▶ TASK REQUIREMENTS
Word for word, output every line of the material below, minus pictures.

____

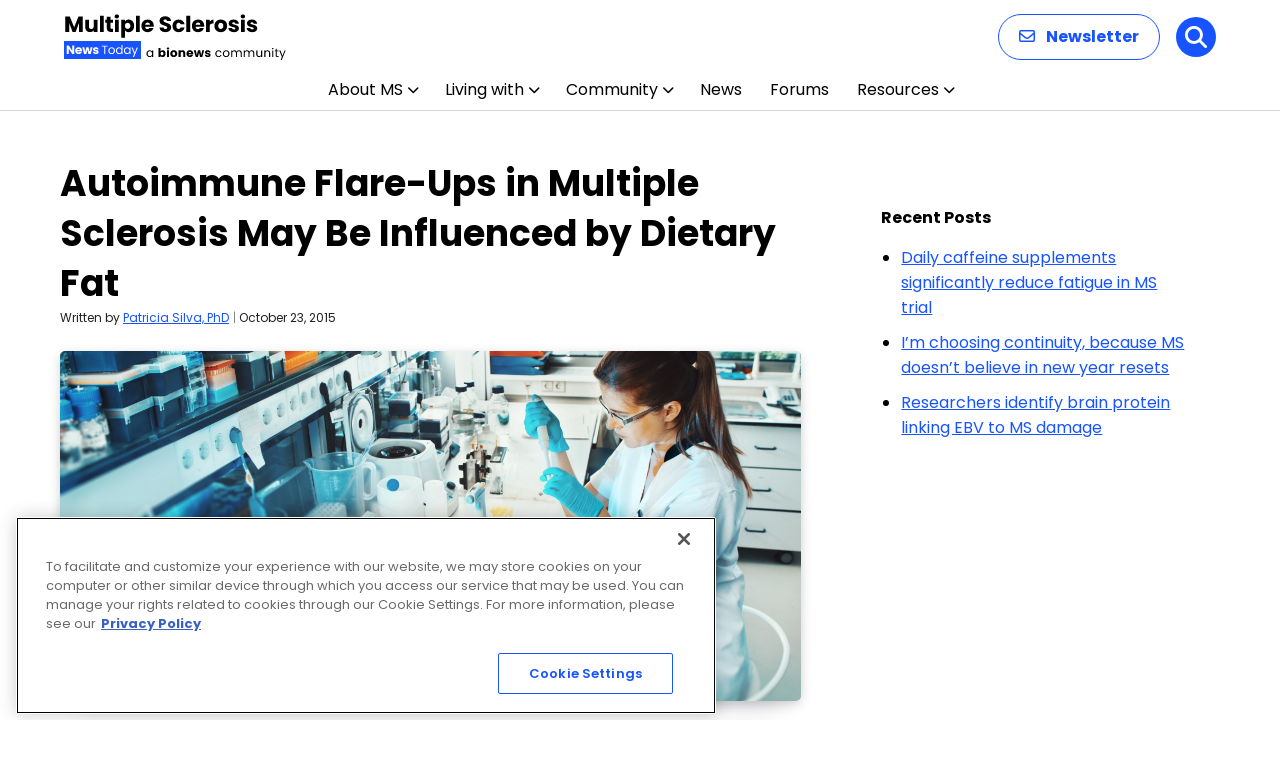

--- FILE ---
content_type: text/html; charset=utf-8
request_url: https://www.google.com/recaptcha/api2/aframe
body_size: 174
content:
<!DOCTYPE HTML><html><head><meta http-equiv="content-type" content="text/html; charset=UTF-8"></head><body><script nonce="dZlkXgS8VNDHMIYmceWAHg">/** Anti-fraud and anti-abuse applications only. See google.com/recaptcha */ try{var clients={'sodar':'https://pagead2.googlesyndication.com/pagead/sodar?'};window.addEventListener("message",function(a){try{if(a.source===window.parent){var b=JSON.parse(a.data);var c=clients[b['id']];if(c){var d=document.createElement('img');d.src=c+b['params']+'&rc='+(localStorage.getItem("rc::a")?sessionStorage.getItem("rc::b"):"");window.document.body.appendChild(d);sessionStorage.setItem("rc::e",parseInt(sessionStorage.getItem("rc::e")||0)+1);localStorage.setItem("rc::h",'1768987692199');}}}catch(b){}});window.parent.postMessage("_grecaptcha_ready", "*");}catch(b){}</script></body></html>

--- FILE ---
content_type: application/javascript; charset=utf-8
request_url: https://fundingchoicesmessages.google.com/f/AGSKWxU1A2TA9KPJIXA69UVfsU91uwjXN9eA9zP8tBucSxrygGeSljhCUCURhN0wzVbwdcL8E76aBwBnbdm4yjvwkMFYOfFa0GUVeZurEYXBFcyKuZtLv-f-7kLRiQr-ch6osolBGlqw?fccs=W251bGwsbnVsbCxudWxsLG51bGwsbnVsbCxudWxsLFsxNzY4OTg3Njg4LDExMzAwMDAwMF0sbnVsbCxudWxsLG51bGwsW251bGwsWzddXSwiaHR0cHM6Ly9tdWx0aXBsZXNjbGVyb3Npc25ld3N0b2RheS5jb20vbmV3cy1wb3N0cy8yMDE1LzEwLzIzL2F1dG9pbW11bmUtZmxhcmUtdXBzLW11bHRpcGxlLXNjbGVyb3Npcy1tYXktaW5mbHVlbmNlZC1kaWV0YXJ5LWZhdC8iLG51bGwsW1s4LCI5b0VCUi01bXFxbyJdLFs5LCJlbi1VUyJdLFsxOSwiMiJdLFsxNywiWzBdIl0sWzI0LCIiXSxbMjksImZhbHNlIl1dXQ
body_size: -216
content:
if (typeof __googlefc.fcKernelManager.run === 'function') {"use strict";this.default_ContributorServingResponseClientJs=this.default_ContributorServingResponseClientJs||{};(function(_){var window=this;
try{
var QH=function(a){this.A=_.t(a)};_.u(QH,_.J);var RH=_.ed(QH);var SH=function(a,b,c){this.B=a;this.params=b;this.j=c;this.l=_.F(this.params,4);this.o=new _.dh(this.B.document,_.O(this.params,3),new _.Qg(_.Qk(this.j)))};SH.prototype.run=function(){if(_.P(this.params,10)){var a=this.o;var b=_.eh(a);b=_.Od(b,4);_.ih(a,b)}a=_.Rk(this.j)?_.be(_.Rk(this.j)):new _.de;_.ee(a,9);_.F(a,4)!==1&&_.G(a,4,this.l===2||this.l===3?1:2);_.Fg(this.params,5)&&(b=_.O(this.params,5),_.hg(a,6,b));return a};var TH=function(){};TH.prototype.run=function(a,b){var c,d;return _.v(function(e){c=RH(b);d=(new SH(a,c,_.A(c,_.Pk,2))).run();return e.return({ia:_.L(d)})})};_.Tk(8,new TH);
}catch(e){_._DumpException(e)}
}).call(this,this.default_ContributorServingResponseClientJs);
// Google Inc.

//# sourceURL=/_/mss/boq-content-ads-contributor/_/js/k=boq-content-ads-contributor.ContributorServingResponseClientJs.en_US.9oEBR-5mqqo.es5.O/d=1/exm=kernel_loader,loader_js_executable/ed=1/rs=AJlcJMwtVrnwsvCgvFVyuqXAo8GMo9641A/m=web_iab_tcf_v2_signal_executable
__googlefc.fcKernelManager.run('\x5b\x5b\x5b8,\x22\x5bnull,\x5b\x5bnull,null,null,\\\x22https:\/\/fundingchoicesmessages.google.com\/f\/AGSKWxVbNZZuk6AXY8ioU_zCr4LTD5uUzDMaB8_6EmJefIDEmtaub770xDyXS9QK2zk5tBKSpO0dbyEL5H5jiwH7ZraLHdFlIZ1amtNc0Ic1rRiHw0fRBJfgp6M70YjG6IXE7dZUJwDr\\\x22\x5d,null,null,\x5bnull,null,null,\\\x22https:\/\/fundingchoicesmessages.google.com\/el\/AGSKWxXgJsHWMUAEWhFuhS7vHULf9b9Ctj1H9Sf66Su7top9gjyAoQvX3dW19als4TXJac-dqw7wRe6cFz2YznqDbERAT7hkU1o5bf_m-lmVzIkXmbWPGYQF0yx8mgfuWrm78WcAyrTY\\\x22\x5d,null,\x5bnull,\x5b7\x5d\x5d\x5d,\\\x22multiplesclerosisnewstoday.com\\\x22,1,\\\x22en\\\x22,null,null,null,null,1\x5d\x22\x5d\x5d,\x5bnull,null,null,\x22https:\/\/fundingchoicesmessages.google.com\/f\/AGSKWxUpyaQPFTYPAmLven3u6TnuVGmU-xEYqr65LTG1aNuVWLN7rOvjn0dVP0loBDFFpFYPeXbQQ1sReFwPOUbX2JMLVd1EkDglTPXxbWgXI0AIL9lFetsTcag5h1lRqAyiLtT4uhv8\x22\x5d\x5d');}

--- FILE ---
content_type: application/javascript; charset=utf-8
request_url: https://fundingchoicesmessages.google.com/f/AGSKWxVYqMUyGPQvc49HEvG1NW4JRfpsli8N3jiWiCvB8RtmzTVx0hthtUxyjrX4e-7IY_68UjSRH42X6T-M76sw0dVRX6cb5xmAHaHoHUB-4DmVVFMSlXTZAEwSoy1DYztvqRJ-EZ43xj3UMMI3cIvwQOZ8m744McDlOXydPkFatQdZGpNhZ78uC_1ppNU=/_/ad-overlay.=300x250;/dlfeatads./markpop.js/system/ads_
body_size: -1289
content:
window['d03d498b-2387-491f-95da-ea1f405bb314'] = true;

--- FILE ---
content_type: application/javascript; charset=utf-8
request_url: https://secure.adnxs.com/getuidp?callback=jsonp_1768987691711_70244
body_size: -190
content:
jsonp_1768987691711_70244({"uid":"0"})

____

▶ FINISHED TASK
--- FILE ---
content_type: text/html; charset=utf-8
request_url: https://www.google.com/recaptcha/api2/aframe
body_size: 174
content:
<!DOCTYPE HTML><html><head><meta http-equiv="content-type" content="text/html; charset=UTF-8"></head><body><script nonce="dZlkXgS8VNDHMIYmceWAHg">/** Anti-fraud and anti-abuse applications only. See google.com/recaptcha */ try{var clients={'sodar':'https://pagead2.googlesyndication.com/pagead/sodar?'};window.addEventListener("message",function(a){try{if(a.source===window.parent){var b=JSON.parse(a.data);var c=clients[b['id']];if(c){var d=document.createElement('img');d.src=c+b['params']+'&rc='+(localStorage.getItem("rc::a")?sessionStorage.getItem("rc::b"):"");window.document.body.appendChild(d);sessionStorage.setItem("rc::e",parseInt(sessionStorage.getItem("rc::e")||0)+1);localStorage.setItem("rc::h",'1768987692199');}}}catch(b){}});window.parent.postMessage("_grecaptcha_ready", "*");}catch(b){}</script></body></html>

--- FILE ---
content_type: application/javascript; charset=utf-8
request_url: https://fundingchoicesmessages.google.com/f/AGSKWxU1A2TA9KPJIXA69UVfsU91uwjXN9eA9zP8tBucSxrygGeSljhCUCURhN0wzVbwdcL8E76aBwBnbdm4yjvwkMFYOfFa0GUVeZurEYXBFcyKuZtLv-f-7kLRiQr-ch6osolBGlqw?fccs=W251bGwsbnVsbCxudWxsLG51bGwsbnVsbCxudWxsLFsxNzY4OTg3Njg4LDExMzAwMDAwMF0sbnVsbCxudWxsLG51bGwsW251bGwsWzddXSwiaHR0cHM6Ly9tdWx0aXBsZXNjbGVyb3Npc25ld3N0b2RheS5jb20vbmV3cy1wb3N0cy8yMDE1LzEwLzIzL2F1dG9pbW11bmUtZmxhcmUtdXBzLW11bHRpcGxlLXNjbGVyb3Npcy1tYXktaW5mbHVlbmNlZC1kaWV0YXJ5LWZhdC8iLG51bGwsW1s4LCI5b0VCUi01bXFxbyJdLFs5LCJlbi1VUyJdLFsxOSwiMiJdLFsxNywiWzBdIl0sWzI0LCIiXSxbMjksImZhbHNlIl1dXQ
body_size: -216
content:
if (typeof __googlefc.fcKernelManager.run === 'function') {"use strict";this.default_ContributorServingResponseClientJs=this.default_ContributorServingResponseClientJs||{};(function(_){var window=this;
try{
var QH=function(a){this.A=_.t(a)};_.u(QH,_.J);var RH=_.ed(QH);var SH=function(a,b,c){this.B=a;this.params=b;this.j=c;this.l=_.F(this.params,4);this.o=new _.dh(this.B.document,_.O(this.params,3),new _.Qg(_.Qk(this.j)))};SH.prototype.run=function(){if(_.P(this.params,10)){var a=this.o;var b=_.eh(a);b=_.Od(b,4);_.ih(a,b)}a=_.Rk(this.j)?_.be(_.Rk(this.j)):new _.de;_.ee(a,9);_.F(a,4)!==1&&_.G(a,4,this.l===2||this.l===3?1:2);_.Fg(this.params,5)&&(b=_.O(this.params,5),_.hg(a,6,b));return a};var TH=function(){};TH.prototype.run=function(a,b){var c,d;return _.v(function(e){c=RH(b);d=(new SH(a,c,_.A(c,_.Pk,2))).run();return e.return({ia:_.L(d)})})};_.Tk(8,new TH);
}catch(e){_._DumpException(e)}
}).call(this,this.default_ContributorServingResponseClientJs);
// Google Inc.

//# sourceURL=/_/mss/boq-content-ads-contributor/_/js/k=boq-content-ads-contributor.ContributorServingResponseClientJs.en_US.9oEBR-5mqqo.es5.O/d=1/exm=kernel_loader,loader_js_executable/ed=1/rs=AJlcJMwtVrnwsvCgvFVyuqXAo8GMo9641A/m=web_iab_tcf_v2_signal_executable
__googlefc.fcKernelManager.run('\x5b\x5b\x5b8,\x22\x5bnull,\x5b\x5bnull,null,null,\\\x22https:\/\/fundingchoicesmessages.google.com\/f\/AGSKWxVbNZZuk6AXY8ioU_zCr4LTD5uUzDMaB8_6EmJefIDEmtaub770xDyXS9QK2zk5tBKSpO0dbyEL5H5jiwH7ZraLHdFlIZ1amtNc0Ic1rRiHw0fRBJfgp6M70YjG6IXE7dZUJwDr\\\x22\x5d,null,null,\x5bnull,null,null,\\\x22https:\/\/fundingchoicesmessages.google.com\/el\/AGSKWxXgJsHWMUAEWhFuhS7vHULf9b9Ctj1H9Sf66Su7top9gjyAoQvX3dW19als4TXJac-dqw7wRe6cFz2YznqDbERAT7hkU1o5bf_m-lmVzIkXmbWPGYQF0yx8mgfuWrm78WcAyrTY\\\x22\x5d,null,\x5bnull,\x5b7\x5d\x5d\x5d,\\\x22multiplesclerosisnewstoday.com\\\x22,1,\\\x22en\\\x22,null,null,null,null,1\x5d\x22\x5d\x5d,\x5bnull,null,null,\x22https:\/\/fundingchoicesmessages.google.com\/f\/AGSKWxUpyaQPFTYPAmLven3u6TnuVGmU-xEYqr65LTG1aNuVWLN7rOvjn0dVP0loBDFFpFYPeXbQQ1sReFwPOUbX2JMLVd1EkDglTPXxbWgXI0AIL9lFetsTcag5h1lRqAyiLtT4uhv8\x22\x5d\x5d');}

--- FILE ---
content_type: application/javascript; charset=utf-8
request_url: https://fundingchoicesmessages.google.com/f/AGSKWxVYqMUyGPQvc49HEvG1NW4JRfpsli8N3jiWiCvB8RtmzTVx0hthtUxyjrX4e-7IY_68UjSRH42X6T-M76sw0dVRX6cb5xmAHaHoHUB-4DmVVFMSlXTZAEwSoy1DYztvqRJ-EZ43xj3UMMI3cIvwQOZ8m744McDlOXydPkFatQdZGpNhZ78uC_1ppNU=/_/ad-overlay.=300x250;/dlfeatads./markpop.js/system/ads_
body_size: -1289
content:
window['d03d498b-2387-491f-95da-ea1f405bb314'] = true;

--- FILE ---
content_type: application/javascript; charset=utf-8
request_url: https://secure.adnxs.com/getuidp?callback=jsonp_1768987691711_70244
body_size: -190
content:
jsonp_1768987691711_70244({"uid":"0"})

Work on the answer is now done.